Fourier-Transformed Infrared (FTIR) Spectroscopy
FTIR analysis was performed according to McGee et al. [31] using 1 mg of freeze-dried biomass (n = 3). The spectra were obtained using a PerkinElmer Model Spectrum Two spectrometer equipped with a diamond crystal attenuated total reflectance cell with a DTGS detector scanning and the wavelength range of 4000–450 cm−1 with a resolution of 4 cm−1, and data were acquired with the software Spectrum (version 6, PerkinElmer, Germany). Wavenumber bands were used to determine lipids (C = O ester stretching at 1749 cm−1), carbohydrates (C–O–C stretching at 991 cm−1) and proteins (C = O amide II band at 1703 cm−1) based on the analysis of palmitic acid, starch and bovine serum albumin powders [31,32,33]. Results were expressed relative to the control samples.
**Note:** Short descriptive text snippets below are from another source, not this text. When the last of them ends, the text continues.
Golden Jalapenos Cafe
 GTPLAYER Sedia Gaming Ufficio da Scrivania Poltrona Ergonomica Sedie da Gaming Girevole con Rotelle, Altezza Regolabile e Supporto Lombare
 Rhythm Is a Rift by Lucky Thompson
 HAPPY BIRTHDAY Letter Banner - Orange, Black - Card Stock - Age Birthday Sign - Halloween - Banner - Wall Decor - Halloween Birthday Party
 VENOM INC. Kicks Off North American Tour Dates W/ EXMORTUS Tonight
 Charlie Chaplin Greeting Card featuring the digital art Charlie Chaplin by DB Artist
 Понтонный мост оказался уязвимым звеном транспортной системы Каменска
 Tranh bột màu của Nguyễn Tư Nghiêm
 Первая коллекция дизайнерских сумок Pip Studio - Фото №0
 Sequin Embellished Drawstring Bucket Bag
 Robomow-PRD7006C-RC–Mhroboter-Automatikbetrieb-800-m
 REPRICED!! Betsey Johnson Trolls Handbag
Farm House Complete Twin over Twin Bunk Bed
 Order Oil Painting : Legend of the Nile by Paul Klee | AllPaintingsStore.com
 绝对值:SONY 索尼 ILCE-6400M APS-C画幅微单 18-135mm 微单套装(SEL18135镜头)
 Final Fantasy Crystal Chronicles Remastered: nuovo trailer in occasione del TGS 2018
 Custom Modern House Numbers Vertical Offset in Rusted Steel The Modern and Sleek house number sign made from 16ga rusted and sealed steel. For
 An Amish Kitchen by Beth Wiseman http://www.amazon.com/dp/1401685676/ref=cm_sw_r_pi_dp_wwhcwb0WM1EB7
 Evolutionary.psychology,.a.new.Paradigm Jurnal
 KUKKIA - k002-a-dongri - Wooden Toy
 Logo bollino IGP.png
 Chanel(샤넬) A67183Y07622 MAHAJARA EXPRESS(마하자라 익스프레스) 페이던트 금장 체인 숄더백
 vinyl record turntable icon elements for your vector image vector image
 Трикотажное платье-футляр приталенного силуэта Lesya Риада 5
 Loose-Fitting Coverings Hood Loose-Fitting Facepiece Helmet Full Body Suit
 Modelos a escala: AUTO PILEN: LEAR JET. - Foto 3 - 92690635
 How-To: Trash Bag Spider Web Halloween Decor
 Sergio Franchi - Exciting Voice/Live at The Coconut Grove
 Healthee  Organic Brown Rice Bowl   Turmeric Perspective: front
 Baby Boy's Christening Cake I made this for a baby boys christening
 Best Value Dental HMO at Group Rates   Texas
Extract Preparation and Spectrophotometry-Based Assays
Folin–Ciocalteu (FC) Assay
A 5 mg (n = 3) of freeze-dried biomass was extracted based on Archer et al. [14] using 1 ml of ethanol (50%) for 20 min at room temperature (20 °C). Samples were vortexed for 30 s and then centrifuged at 10,000 rpm for 4 min; the supernatants were recovered in 1.5 ml tubes. The extraction was repeated with 1 ml of 50% of ethanol, and the two supernatant fractions were combined.
The same extract was then used for carrying out the Folin–Ciocalteu, TEAC and DPPH assays. For the former, 0.1 ml of extract was added to 500 μl of 1:10 diluted Folin–Ciocalteu reagent (Merck KGaA, Darmstadt, Germany) to a 1 ml plastic cuvette. After 4 min, 400 μl of saturated sodium carbonate (37.5 g/l) was added and incubated a second time for 4 h in darkness. Trolox (6-hydroxy-2,5,7,8-tetramethylchromane-2-carboxylic acid) was used for the calibration curve (0.5–50 μM). The absorbance of samples and controls was measured using a UV–Vis spectrophotometer at 760 nm.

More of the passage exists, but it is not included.